Put every nonblank line of the entries, from the one containing "Observing this photo, would" through the last line of the entries, into a Markdown table with the columns Row and Line. Number the rows in order.

DATASET EXCERPTS:

──────

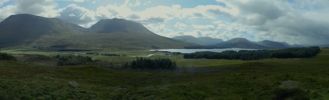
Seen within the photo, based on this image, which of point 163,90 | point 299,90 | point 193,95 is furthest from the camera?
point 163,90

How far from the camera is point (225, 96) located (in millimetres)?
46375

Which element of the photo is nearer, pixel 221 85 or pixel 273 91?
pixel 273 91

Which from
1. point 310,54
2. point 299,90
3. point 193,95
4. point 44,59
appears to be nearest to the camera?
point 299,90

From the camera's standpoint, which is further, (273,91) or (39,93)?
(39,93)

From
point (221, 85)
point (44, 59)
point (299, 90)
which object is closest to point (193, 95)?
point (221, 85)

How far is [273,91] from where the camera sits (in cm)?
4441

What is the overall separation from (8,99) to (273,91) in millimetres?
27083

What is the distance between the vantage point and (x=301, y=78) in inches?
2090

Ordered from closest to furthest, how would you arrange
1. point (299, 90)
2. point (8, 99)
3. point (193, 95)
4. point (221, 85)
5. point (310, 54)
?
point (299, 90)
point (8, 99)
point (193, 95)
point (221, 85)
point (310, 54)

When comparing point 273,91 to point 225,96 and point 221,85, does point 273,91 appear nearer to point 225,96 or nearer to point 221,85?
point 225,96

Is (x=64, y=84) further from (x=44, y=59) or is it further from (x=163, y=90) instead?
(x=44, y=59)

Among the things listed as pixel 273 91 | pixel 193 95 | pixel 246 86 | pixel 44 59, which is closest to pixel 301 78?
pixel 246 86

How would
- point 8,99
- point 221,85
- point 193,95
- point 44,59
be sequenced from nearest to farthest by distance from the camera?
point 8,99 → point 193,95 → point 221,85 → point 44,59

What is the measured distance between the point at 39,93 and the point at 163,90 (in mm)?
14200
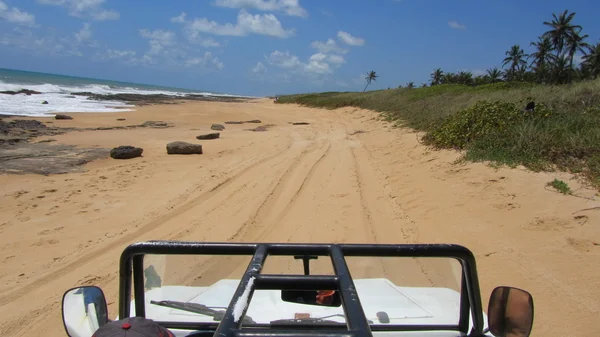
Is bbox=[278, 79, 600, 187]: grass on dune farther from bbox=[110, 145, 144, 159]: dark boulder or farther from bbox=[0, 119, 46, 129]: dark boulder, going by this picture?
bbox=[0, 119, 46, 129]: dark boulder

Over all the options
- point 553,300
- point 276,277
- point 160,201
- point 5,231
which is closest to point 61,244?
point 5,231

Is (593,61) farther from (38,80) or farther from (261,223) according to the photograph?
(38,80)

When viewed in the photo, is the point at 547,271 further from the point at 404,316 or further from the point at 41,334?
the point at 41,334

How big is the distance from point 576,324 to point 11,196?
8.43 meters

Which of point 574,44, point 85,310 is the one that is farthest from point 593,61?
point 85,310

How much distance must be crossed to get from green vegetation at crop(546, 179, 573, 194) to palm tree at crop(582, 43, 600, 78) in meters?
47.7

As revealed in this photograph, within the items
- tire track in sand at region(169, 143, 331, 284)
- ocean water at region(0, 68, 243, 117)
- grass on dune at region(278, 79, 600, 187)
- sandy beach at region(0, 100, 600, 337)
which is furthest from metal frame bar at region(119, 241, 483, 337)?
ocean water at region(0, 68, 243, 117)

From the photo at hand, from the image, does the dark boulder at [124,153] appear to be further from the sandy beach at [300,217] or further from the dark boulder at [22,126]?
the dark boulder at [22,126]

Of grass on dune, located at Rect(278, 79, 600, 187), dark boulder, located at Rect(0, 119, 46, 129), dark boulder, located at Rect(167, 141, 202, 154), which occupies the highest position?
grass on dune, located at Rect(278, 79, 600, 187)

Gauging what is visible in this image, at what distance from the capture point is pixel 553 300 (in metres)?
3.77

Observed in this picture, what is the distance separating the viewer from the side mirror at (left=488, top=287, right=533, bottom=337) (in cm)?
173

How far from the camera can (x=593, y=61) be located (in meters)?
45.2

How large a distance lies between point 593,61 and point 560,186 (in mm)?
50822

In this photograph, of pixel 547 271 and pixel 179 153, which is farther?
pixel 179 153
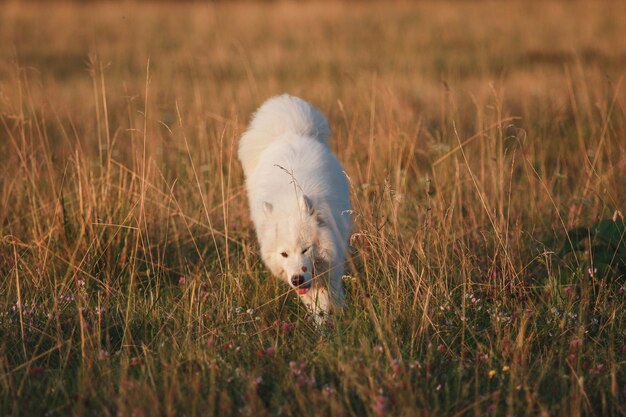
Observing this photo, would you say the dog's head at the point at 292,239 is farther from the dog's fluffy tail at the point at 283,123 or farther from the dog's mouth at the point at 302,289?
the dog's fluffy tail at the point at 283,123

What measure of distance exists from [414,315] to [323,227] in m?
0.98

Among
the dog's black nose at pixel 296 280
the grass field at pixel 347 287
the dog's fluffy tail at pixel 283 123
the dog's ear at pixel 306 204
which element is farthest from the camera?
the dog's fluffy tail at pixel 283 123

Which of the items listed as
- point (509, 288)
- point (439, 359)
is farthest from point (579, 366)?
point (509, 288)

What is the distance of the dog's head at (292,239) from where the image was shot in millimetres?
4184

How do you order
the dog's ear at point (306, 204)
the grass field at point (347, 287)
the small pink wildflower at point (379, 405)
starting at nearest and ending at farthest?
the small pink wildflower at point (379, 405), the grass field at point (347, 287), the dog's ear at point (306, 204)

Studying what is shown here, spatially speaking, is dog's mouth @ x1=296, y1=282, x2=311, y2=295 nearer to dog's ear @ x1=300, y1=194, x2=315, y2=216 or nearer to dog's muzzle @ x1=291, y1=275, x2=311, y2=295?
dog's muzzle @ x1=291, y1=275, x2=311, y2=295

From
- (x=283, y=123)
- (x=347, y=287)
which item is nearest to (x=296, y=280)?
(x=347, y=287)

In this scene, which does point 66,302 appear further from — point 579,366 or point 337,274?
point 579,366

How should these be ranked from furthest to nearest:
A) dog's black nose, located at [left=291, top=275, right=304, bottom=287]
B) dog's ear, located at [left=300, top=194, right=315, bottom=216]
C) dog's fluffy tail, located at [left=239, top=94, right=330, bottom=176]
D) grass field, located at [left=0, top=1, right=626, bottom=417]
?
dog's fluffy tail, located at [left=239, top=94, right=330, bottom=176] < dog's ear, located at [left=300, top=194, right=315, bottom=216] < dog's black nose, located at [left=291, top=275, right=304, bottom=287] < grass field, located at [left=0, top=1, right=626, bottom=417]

──────

EXERCISE OUTPUT:
| Row | Line |
|---|---|
| 1 | Observing this photo, would you say the dog's head at the point at 292,239 is farther from the dog's fluffy tail at the point at 283,123 or farther from the dog's mouth at the point at 302,289? |
| 2 | the dog's fluffy tail at the point at 283,123 |
| 3 | What measure of distance exists from [414,315] to [323,227] in m? |
| 4 | 0.98 |
| 5 | Among |
| 6 | the dog's black nose at pixel 296 280 |
| 7 | the grass field at pixel 347 287 |
| 8 | the dog's fluffy tail at pixel 283 123 |
| 9 | the dog's ear at pixel 306 204 |
| 10 | which element is farthest from the camera? |
| 11 | the dog's fluffy tail at pixel 283 123 |
| 12 | Which of the items listed as |
| 13 | - point (509, 288) |
| 14 | - point (439, 359) |
| 15 | is farthest from point (579, 366)? |
| 16 | point (509, 288) |
| 17 | What is the distance of the dog's head at (292,239) from where the image was shot in millimetres? |
| 18 | 4184 |
| 19 | How do you order |
| 20 | the dog's ear at point (306, 204) |
| 21 | the grass field at point (347, 287) |
| 22 | the small pink wildflower at point (379, 405) |
| 23 | starting at nearest and ending at farthest? |
| 24 | the small pink wildflower at point (379, 405), the grass field at point (347, 287), the dog's ear at point (306, 204) |
| 25 | Studying what is shown here, spatially speaking, is dog's mouth @ x1=296, y1=282, x2=311, y2=295 nearer to dog's ear @ x1=300, y1=194, x2=315, y2=216 or nearer to dog's muzzle @ x1=291, y1=275, x2=311, y2=295? |
| 26 | dog's muzzle @ x1=291, y1=275, x2=311, y2=295 |
| 27 | From |
| 28 | - (x=283, y=123) |
| 29 | - (x=347, y=287) |
| 30 | which item is nearest to (x=296, y=280)? |
| 31 | (x=347, y=287) |
| 32 | In this scene, which does point 66,302 appear further from — point 579,366 or point 337,274? |
| 33 | point 579,366 |
| 34 | How should these be ranked from furthest to nearest: |
| 35 | A) dog's black nose, located at [left=291, top=275, right=304, bottom=287] |
| 36 | B) dog's ear, located at [left=300, top=194, right=315, bottom=216] |
| 37 | C) dog's fluffy tail, located at [left=239, top=94, right=330, bottom=176] |
| 38 | D) grass field, located at [left=0, top=1, right=626, bottom=417] |
| 39 | ? |
| 40 | dog's fluffy tail, located at [left=239, top=94, right=330, bottom=176] < dog's ear, located at [left=300, top=194, right=315, bottom=216] < dog's black nose, located at [left=291, top=275, right=304, bottom=287] < grass field, located at [left=0, top=1, right=626, bottom=417] |